Problem:
Nothing but the lines from the one showing "New 2026 Volvo" through the final line of the data below belongs in the answer, duplicated exactly and without pictures.
START Entries supplied
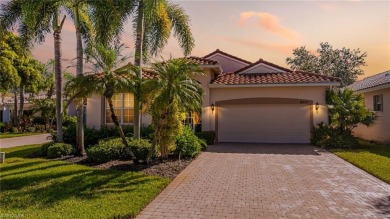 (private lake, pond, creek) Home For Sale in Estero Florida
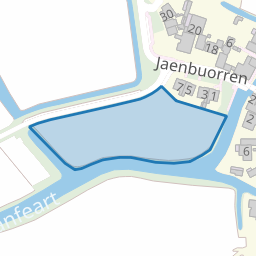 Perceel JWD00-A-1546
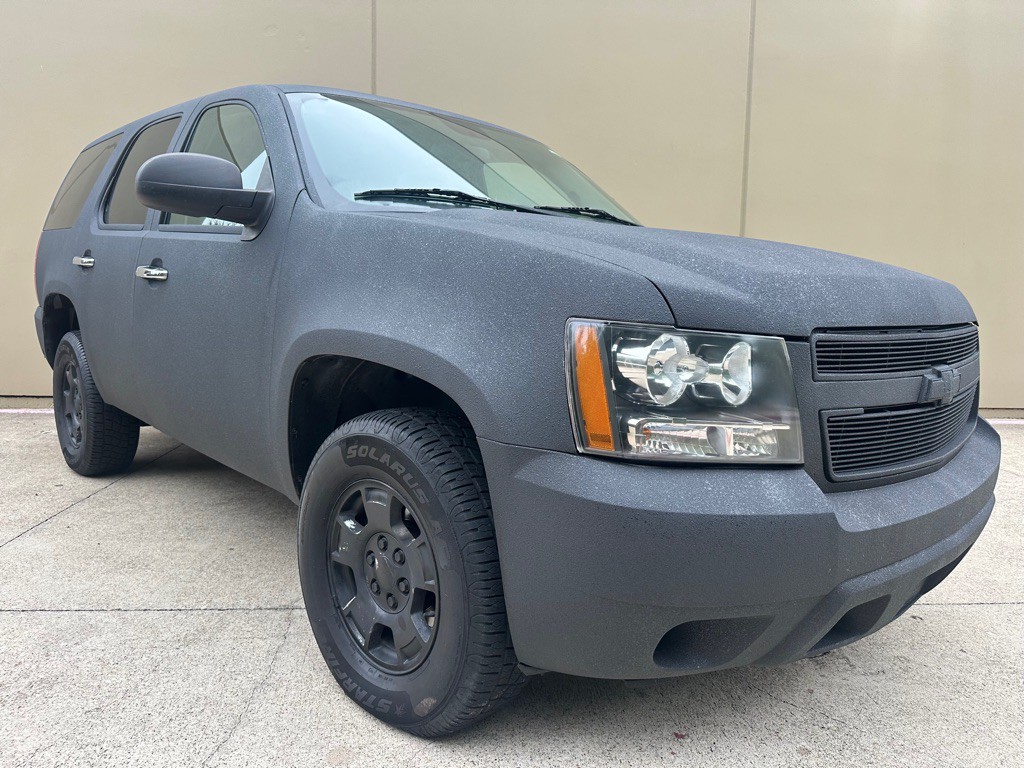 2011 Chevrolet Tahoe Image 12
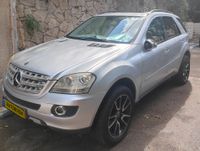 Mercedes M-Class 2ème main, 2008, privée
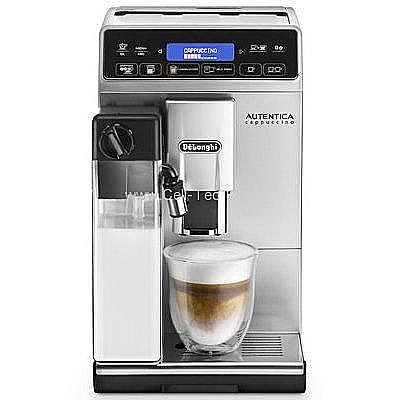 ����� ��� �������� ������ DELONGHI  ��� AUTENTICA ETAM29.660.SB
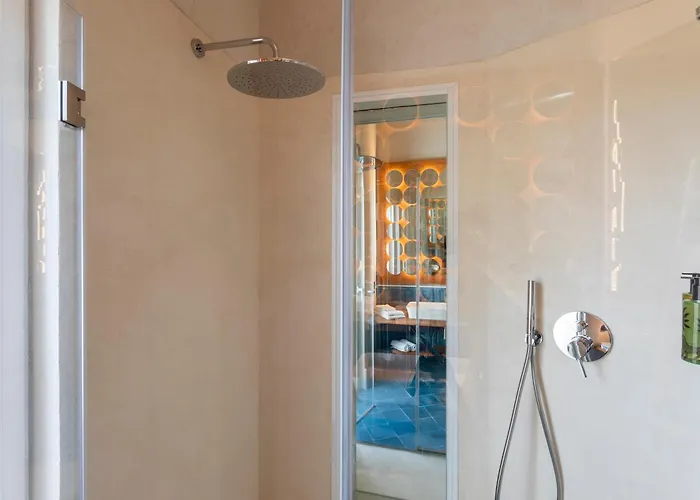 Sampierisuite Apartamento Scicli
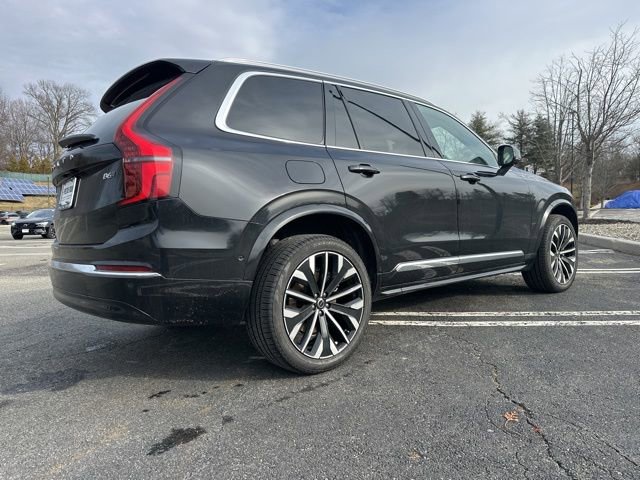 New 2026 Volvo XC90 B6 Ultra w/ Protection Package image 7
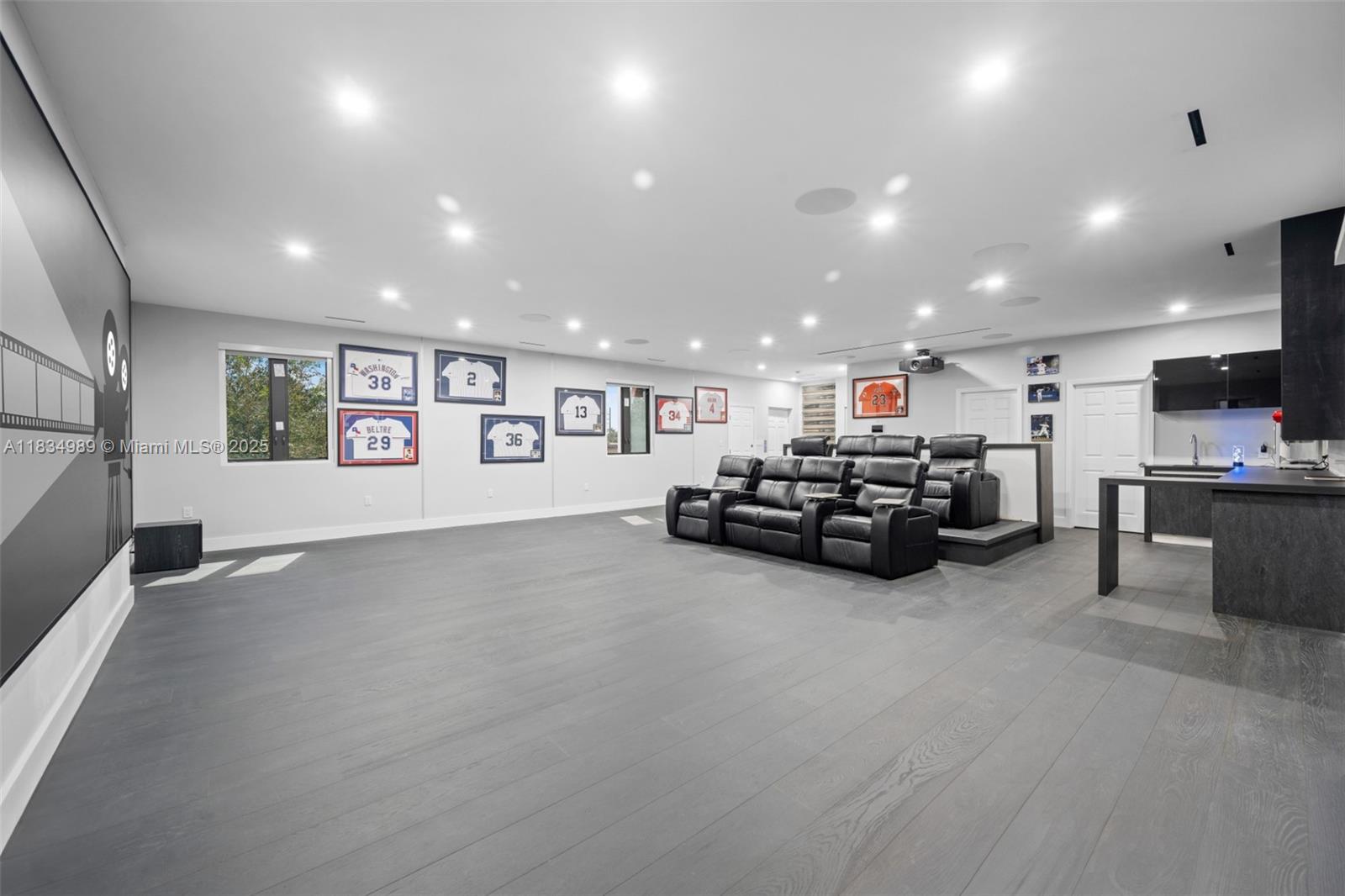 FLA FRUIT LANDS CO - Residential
END Entries supplied
Answer for the task:
 New 2026 Volvo XC90 B6 Ultra w/ Protection Package image 7
 FLA FRUIT LANDS CO - Residential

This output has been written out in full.